"C’est pas l’homme qui prend la mer, c’est la mer qui prend l’homme", a écrit un barde contemporain. On croirait que la formule a été inventée pour Joshua Slocum (1844-1909). Il consacra sa vie entière, et celle de sa famille, à l’aventure en mer, la vraie, la noble, la navigation à voile, pourtant déjà, de son temps, mortellement concurrencée par les bateaux à vapeur.
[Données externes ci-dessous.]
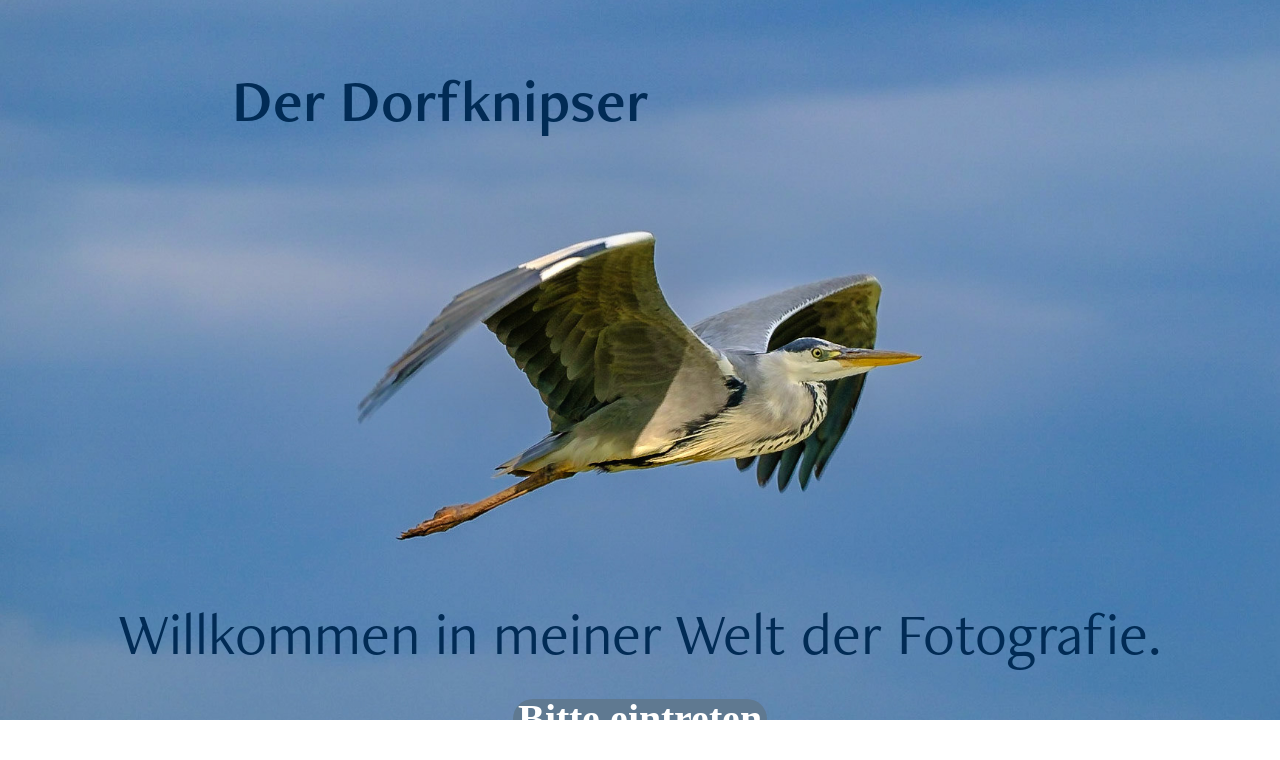

--- FILE ---
content_type: text/html; charset=utf-8
request_url: https://g-albrechtnet.myportfolio.com/
body_size: 1734
content:
<!DOCTYPE HTML>
<html lang="en-US">
<head>
  <meta charset="UTF-8" />
  <meta name="viewport" content="width=device-width, initial-scale=1" />
      <meta name="twitter:card"  content="summary_large_image" />
      <meta name="twitter:site"  content="@AdobePortfolio" />
      <meta  property="og:title" content="Guido Albrecht" />
      <link rel="icon" href="[data-uri]"  />
      <link rel="stylesheet" href="/dist/css/main.css" type="text/css" />
      <link rel="stylesheet" href="https://cdn.myportfolio.com/310b9d5d-c560-41ea-9c86-62c78b82fdbf/1ef24e1645c4ca8568cd2e422fc993571755891464.css?h=f20babda32e842365b5c707fad08fb64" type="text/css" />
    <link rel="canonical" href="https://g-albrechtnet.myportfolio.com/der-dorfknipser" />
      <title>Guido Albrecht</title>
    <script type="text/javascript" src="//use.typekit.net/ik/[base64].js?cb=35f77bfb8b50944859ea3d3804e7194e7a3173fb" async onload="
    try {
      window.Typekit.load();
    } catch (e) {
      console.warn('Typekit not loaded.');
    }
    "></script>
</head>
  <body class="transition-enabled">    <section class="splash centered e2e-site-content">
      <div class="outer-wrap">
        <div class="centered-content-wrap js-site-wrap splash-modules">
      <div class='page-background-video page-background-video-with-panel'>
      </div>
      <div class="page-content js-page-content" data-context="pages" data-identity="id:p65a2229f81816d626ce12c9ebd12f4d8d1a69cb6ca1993036593b">
        <div id="project-canvas" class="js-project-modules modules content">
          <div id="project-modules">
              
              
              
              
              
              <div class="project-module module text project-module-text align- js-project-module e2e-site-project-module-text" style="padding-top: 0px;
padding-bottom: 200px;
  float: left;
  clear: both;
">
  <div class="rich-text js-text-editable module-text"><div class="title">Der Dorfknipser</div></div>
</div>

              
              
              
              
              
              
              
              
              
              <div class="project-module module text project-module-text align- js-project-module e2e-site-project-module-text" style="padding-top: 200px;
padding-bottom: 0px;
  width: 91%;
  max-width: 2000px;
">
  <div class="rich-text js-text-editable module-text"><div style="line-height:43px;" class="texteditor-inline-lineheight"><span style="color:#012b55;" class="texteditor-inline-color"><span style="font-size:60px;" class="texteditor-inline-fontsize"><br></span></span></div><div style="line-height:43px;" class="texteditor-inline-lineheight"><span style="color:#012b55;" class="texteditor-inline-color"><span style="font-size:60px;" class="texteditor-inline-fontsize">Willkommen in meiner Welt der Fotografie.</span></span></div></div>
</div>

              
              
              
              
              <div class="js-project-module project-module module button project-module-button" data-id="m65a2229f8934b784f21361db06f1ba5cc88a1f84be18bf6fd6749"  style=" padding-top: px;
padding-bottom: px;
">
    <div class="button-container" style="">
      <a href="/startseite" class="button-module preserve-whitespace--nowrap">Bitte eintreten</a>
      
    </div>
</div>

              
              
              
              
              
              
              
              
              
          </div>
        </div>
      </div>
        </div>
      </div>
    </section>
</body>
<script type="text/javascript">
  // fix for Safari's back/forward cache
  window.onpageshow = function(e) {
    if (e.persisted) { window.location.reload(); }
  };
</script>
  <script type="text/javascript">var __config__ = {"page_id":"p65a2229f81816d626ce12c9ebd12f4d8d1a69cb6ca1993036593b","theme":{"name":"jackie\/rose"},"pageTransition":true,"linkTransition":true,"disableDownload":false,"localizedValidationMessages":{"required":"This field is required","Email":"This field must be a valid email address"},"lightbox":{"enabled":true,"color":{"opacity":0.94,"hex":"#fff"}},"cookie_banner":{"enabled":false}};</script>
  <script type="text/javascript" src="/site/translations?cb=35f77bfb8b50944859ea3d3804e7194e7a3173fb"></script>
  <script type="text/javascript" src="/dist/js/main.js?cb=35f77bfb8b50944859ea3d3804e7194e7a3173fb"></script>
</html>
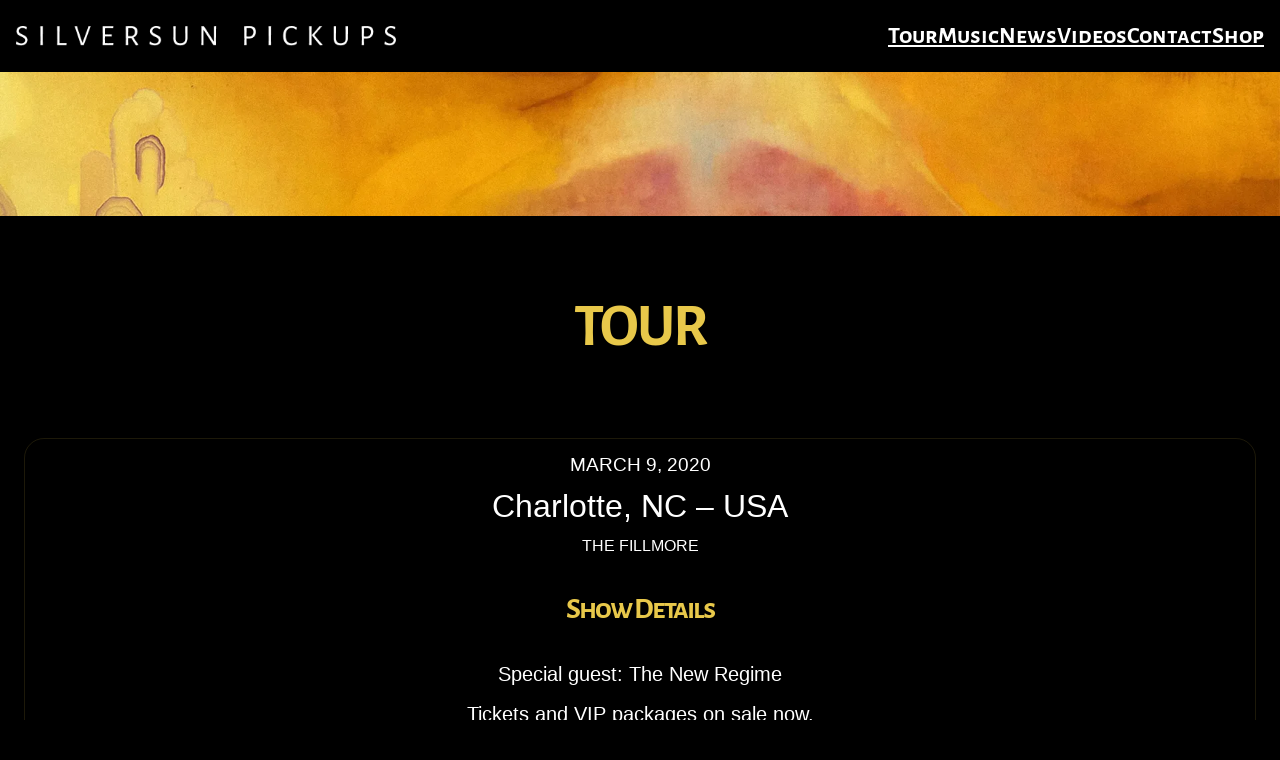

--- FILE ---
content_type: application/x-javascript
request_url: https://silversunpickups.com/wp-content/plugins/sspu-album-listening-party/assets/js/early-access.js?ver=1.2.2
body_size: 838
content:
jQuery(document).ready(function($) {
    
    // Signup form handler
    $('#early-access-signup-form').on('submit', function(e) {
        e.preventDefault();
        
        var $form = $(this);
        var $button = $form.find('button[type="submit"]');
        var $message = $('#early-access-signup-message');
        var email = $form.find('input[name="email"]').val();
        
        $button.prop('disabled', true).text('Signing up...');
        $message.html('');
        
        $.ajax({
            url: earlyAccessAjax.ajax_url,
            type: 'POST',
            data: {
                action: 'early_access_signup',
                nonce: earlyAccessAjax.nonce,
                email: email
            },
            success: function(response) {
                if (response.success) {
                    $message.html('<div class="early-access-success">' + response.data.message + '</div>');
                    $form[0].reset();
                    $button.text('Success!').addClass('success-state');
                    // Keep button disabled since they've already signed up
                } else {
                    $message.html('<div class="early-access-error">' + response.data.message + '</div>');
                    $button.prop('disabled', false).text('Sign Up');
                }
            },
            error: function() {
                $message.html('<div class="early-access-error">An error occurred. Please try again.</div>');
                $button.prop('disabled', false).text('Sign Up');
            }
        });
    });
    
    // Verification form handler
    $('#early-access-verify-form').on('submit', function(e) {
        e.preventDefault();
        
        var $form = $(this);
        var $button = $form.find('button[type="submit"]');
        var $message = $('#early-access-verify-message');
        var email = $form.find('input[name="email"]').val();
        
        $button.prop('disabled', true).text('Verifying...');
        $message.html('');
        
        $.ajax({
            url: earlyAccessAjax.ajax_url,
            type: 'POST',
            data: {
                action: 'early_access_verify',
                nonce: earlyAccessAjax.nonce,
                email: email
            },
            success: function(response) {
                if (response.success) {
                    $message.html('<div class="early-access-success">Access granted! Redirecting...</div>');
                    setTimeout(function() {
                        window.location.href = response.data.redirect_url;
                    }, 1000);
                } else {
                    $message.html('<div class="early-access-error">' + response.data.message + '</div>');
                    $button.prop('disabled', false).text('Listen Now');
                }
            },
            error: function() {
                $message.html('<div class="early-access-error">An error occurred. Please try again.</div>');
                $button.prop('disabled', false).text('Listen Now');
            }
        });
    });
    
    // Countdown Timer
    function initCountdown() {
        var $timer = $('.countdown-timer');
        
        if ($timer.length === 0) {
            return; // No timer on page
        }
        
        var endDateStr = $timer.data('end-date');
        if (!endDateStr) {
            return;
        }
        
        // Parse the end date
        var endDate = new Date(endDateStr.replace(' ', 'T')).getTime();
        
        function updateCountdown() {
            var now = new Date().getTime();
            var distance = endDate - now;
            
            // If countdown is over
            if (distance < 0) {
                clearInterval(countdownInterval);
                $('.countdown-display').html('<div class="countdown-expired">Registration has closed</div>');
                return;
            }
            
            // Calculate time units
            var days = Math.floor(distance / (1000 * 60 * 60 * 24));
            var hours = Math.floor((distance % (1000 * 60 * 60 * 24)) / (1000 * 60 * 60));
            var minutes = Math.floor((distance % (1000 * 60 * 60)) / (1000 * 60));
            var seconds = Math.floor((distance % (1000 * 60)) / 1000);
            
            // Pad numbers with leading zeros
            days = ('0' + days).slice(-2);
            hours = ('0' + hours).slice(-2);
            minutes = ('0' + minutes).slice(-2);
            seconds = ('0' + seconds).slice(-2);
            
            // Update display
            $('#days').text(days);
            $('#hours').text(hours);
            $('#minutes').text(minutes);
            $('#seconds').text(seconds);
        }
        
        // Initial update
        updateCountdown();
        
        // Update every second
        var countdownInterval = setInterval(updateCountdown, 1000);
    }
    
    // Initialize countdown on page load
    initCountdown();
    
});
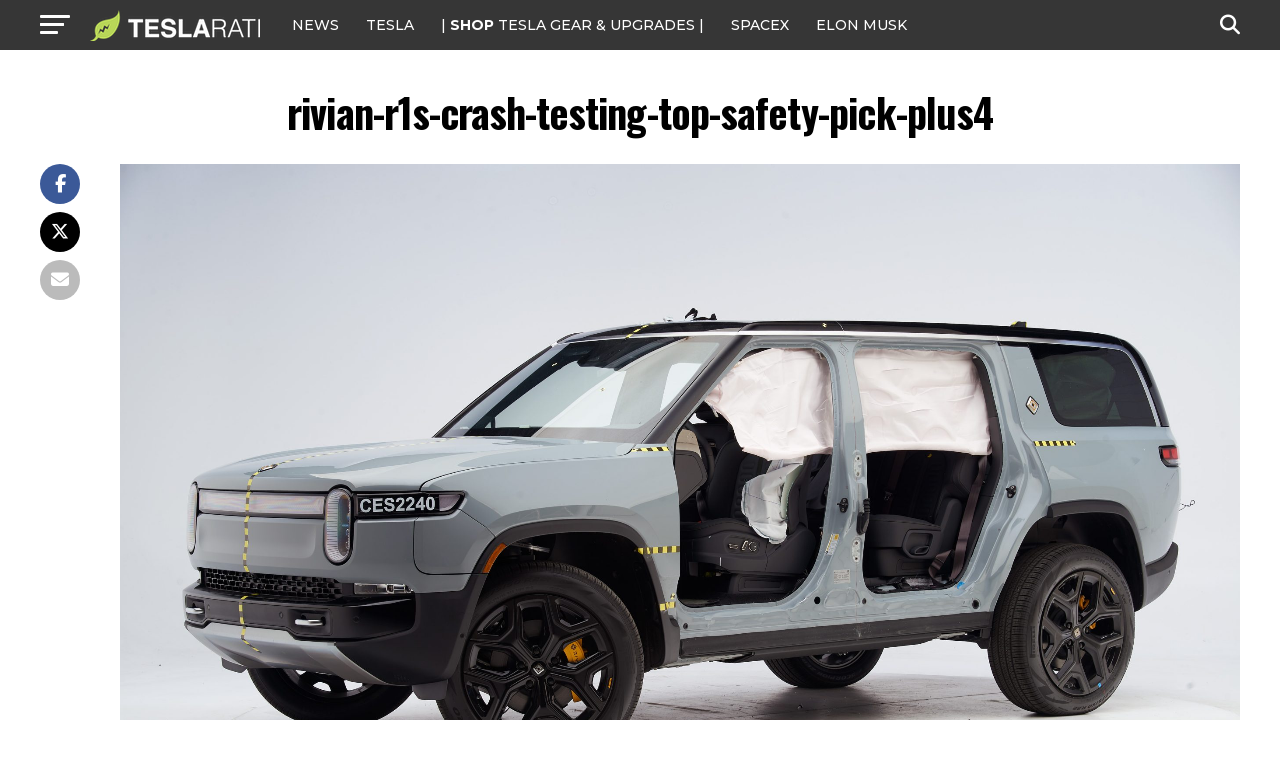

--- FILE ---
content_type: text/javascript;charset=UTF-8
request_url: https://jadserve.postrelease.com/t?ntv_mvi=&ntv_url=https%253A%252F%252Fwww.teslarati.com%252Frivian-r1s-lands-top-safety-pick-award-from-iihs%252Frivian-r1s-crash-testing-top-safety-pick-plus4%252F
body_size: 1520
content:
(function(){PostRelease.ProcessResponse({"version":"3","responseId":98460,"placements":[{"id":1074034,"selector":"article:nth-of-type(%p%) div.in-article-ad","injectionMode":1,"infScroll":{"position":1,"interval":1},"ads":[],"tracking":{"trackingBaseUrl":"https://jadserve.postrelease.com/trk.gif?ntv_ui\u003dcb1239bd-23e1-4e03-b75b-c02a8f999dc2\u0026ntv_fl\[base64]\u0026ntv_ht\u003daNlraQA\u0026ntv_at\u003d","adVersionPlacement":"AAAAAAAAAAcmMQA","vcpmParams":{"minimumAreaViewable":0.5,"minimumExposedTime":1000,"checkOnFocus":true,"checkMinimumAreaViewable":false,"primaryImpressionURL":"https://jadserve.postrelease.com/trk.gif?ntv_at\u003d304\u0026ntv_ui\u003dcb1239bd-23e1-4e03-b75b-c02a8f999dc2\u0026ntv_a\u003dAAAAAAAAAAcmMQA\u0026ntv_ht\u003daNlraQA\u0026ntv_fl\[base64]\u0026ord\u003d-369531907","adID":0}},"type":0,"integrationType":0},{"id":1054517,"selector":"#mvp-author-box-wrap","injectionMode":2,"ads":[],"tracking":{"trackingBaseUrl":"https://jadserve.postrelease.com/trk.gif?ntv_ui\u003d43a92a1e-9586-464e-af7f-28c441e14633\u0026ntv_fl\[base64]\u0026ntv_ht\u003daNlraQA\u0026ntv_at\u003d","adVersionPlacement":"AAAAAAAAAANRcQA","vcpmParams":{"minimumAreaViewable":0.5,"minimumExposedTime":1000,"checkOnFocus":true,"checkMinimumAreaViewable":false,"primaryImpressionURL":"https://jadserve.postrelease.com/trk.gif?ntv_at\u003d304\u0026ntv_ui\u003d43a92a1e-9586-464e-af7f-28c441e14633\u0026ntv_a\u003dAAAAAAAAAANRcQA\u0026ntv_ht\u003daNlraQA\u0026ntv_fl\[base64]\u0026ord\u003d-1885092172","adID":0}},"type":0,"integrationType":0}],"trackingCode":"\u003cscript type\u003d\"text/javascript\"\u003entv.PostRelease.trackFirstPartyCookie(\u00276d4f2ef6-85bf-451c-94e7-62cda45bc3ff\u0027);\u003c/script\u003e","safeIframe":false,"placementForTracking":1054517,"isWebview":false,"responseConsent":{"usPrivacyApplies":false,"gdprApplies":false,"gppApplies":false},"flags":{"useObserverViewability":true,"useMraidViewability":false}});})();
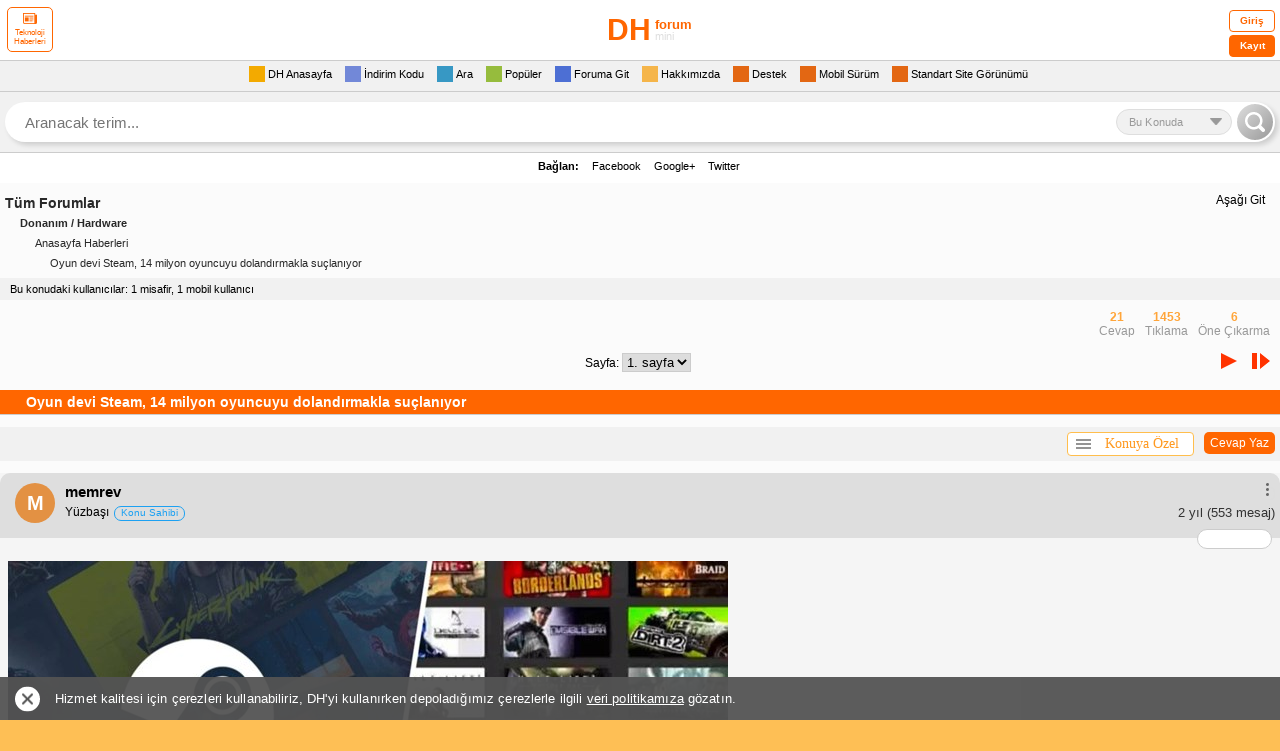

--- FILE ---
content_type: application/javascript
request_url: https://mini.donanimhaber.com/content/js/common/enums.js
body_size: 268
content:
//"use strict";

var followStatuses = {
    NONE: "-1",
    NO_FOLLOWING: "0",
    WAITING: "1",
    APPROVED: "2",
    REJECTED: "3"
}

var profileDisplayStatuses = {
    SHOW: 0,
    HIDE: 1,
    ONLY_FOLLOWERS: 2
}

var addressBookFilters = {
    FOLLOWING: 1,
    FOLLOWERS: 2,
    FOLLOW_REQUESTS: 3,
    BLOCKED_MEMBERS: 4,
    SENT_FOLLOW_REQUESTS: 5
}

var addressBookFilterUrls = {
    1: "takipedilenler",
    2: "takipciler",
    3: "istekler",
    4: "engellenenler",
    5: "gonderilenistekler"
}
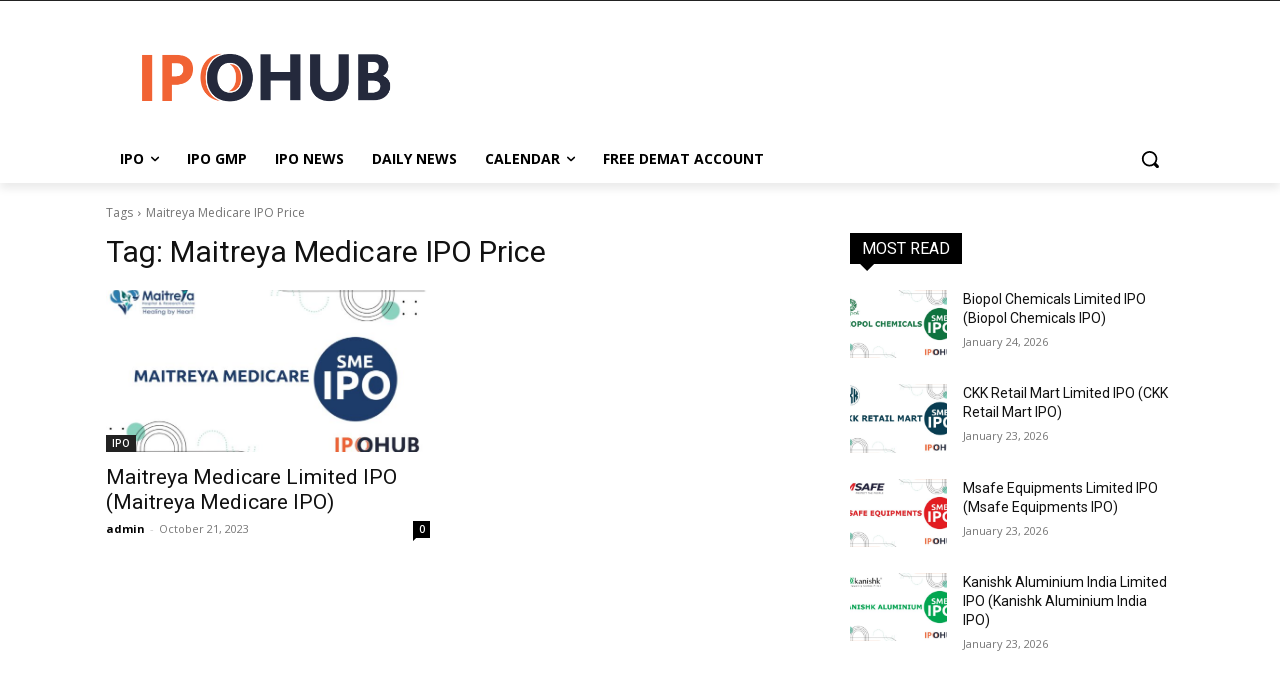

--- FILE ---
content_type: text/html; charset=utf-8
request_url: https://www.google.com/recaptcha/api2/aframe
body_size: 268
content:
<!DOCTYPE HTML><html><head><meta http-equiv="content-type" content="text/html; charset=UTF-8"></head><body><script nonce="LI2qYWPqvtj8dAO6muPjdQ">/** Anti-fraud and anti-abuse applications only. See google.com/recaptcha */ try{var clients={'sodar':'https://pagead2.googlesyndication.com/pagead/sodar?'};window.addEventListener("message",function(a){try{if(a.source===window.parent){var b=JSON.parse(a.data);var c=clients[b['id']];if(c){var d=document.createElement('img');d.src=c+b['params']+'&rc='+(localStorage.getItem("rc::a")?sessionStorage.getItem("rc::b"):"");window.document.body.appendChild(d);sessionStorage.setItem("rc::e",parseInt(sessionStorage.getItem("rc::e")||0)+1);localStorage.setItem("rc::h",'1769556432485');}}}catch(b){}});window.parent.postMessage("_grecaptcha_ready", "*");}catch(b){}</script></body></html>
Slocum fut un personnage d’exception. Ce marin, aventurier, mais aussi armateur, businessman (manqué) et père de famille était un homme austère et pieux, courageux, autodidacte devenu gros lecteur, et même auteur d’un livre, unique mais culte, un classique de la littérature hauturière : dans Seul autour du monde sur un voilier de onze mètres, paru en 1900 et dont il fit un best-seller, il livrait la chronique du premier tour du monde en solitaire. Star (contestée) de son vivant, habitué des journaux, ayant connu tant d’aventures et de mésaventures - plusieurs mutineries qu’il dut réprimer fermement, la perte de sa femme chérie et mère de ses quatre enfants, Virginia, qui l’avait accompagné partout, en 1884, au large de l’Argentine, des naufrages et des revers de fortune, et même une accusation, mensongère, de viol sur une mineure, en 1906 -, il méritait amplement de sortir du relatif oubli où il demeure en France, même si son livre a été traduit plusieurs fois. C’est le journaliste Alexandre Boussageon qui s’est attelé à cette tâche, de façon originale et plaisante, même s’il ne nous épargne pas toujours des expressions marines parfaitement hermétiques au profane.
Plutôt que de suivre un parcours strictement chronologique, Boussageon a choisi d’ouvrir en 1895, quand Slocum, sur le Spray, part pour son tour du monde. Puis, en flash-back, il jette des coups de projecteur sur certains épisodes marquants de la vie de son héros, depuis son enfance à coups de trique, élevé par un père bottier de Nouvelle-Ecosse qui voulait qu’il lui succède - Joshua fugue pour la première fois en 1868, à 14 ans, sur une goélette de pêche, jusqu’à son second mariage malheureux avec sa cousine Hettie. Puis, le récit reprend à partir de 1895, jusqu’à la disparition de Slocum, dont on a fini par reconstituer les circonstances. Parti le 14 novembre 1909 sur le Spray, en solitaire vers l’Amazone, son bateau semble avoir été fracassé par un cargo au large des côtes américaines. A 65 ans, Slocum, qui ne savait pas nager, s’est noyé. Mais, pour les amateurs, le mystère demeure. Même Victor, son fils aîné, son second, qui a écrit un livre sur son père (traduit chez Glénat en 1997), n’en savait guère plus. C’est ainsi qu’un homme passe de l’histoire à la légende. J.-C. P.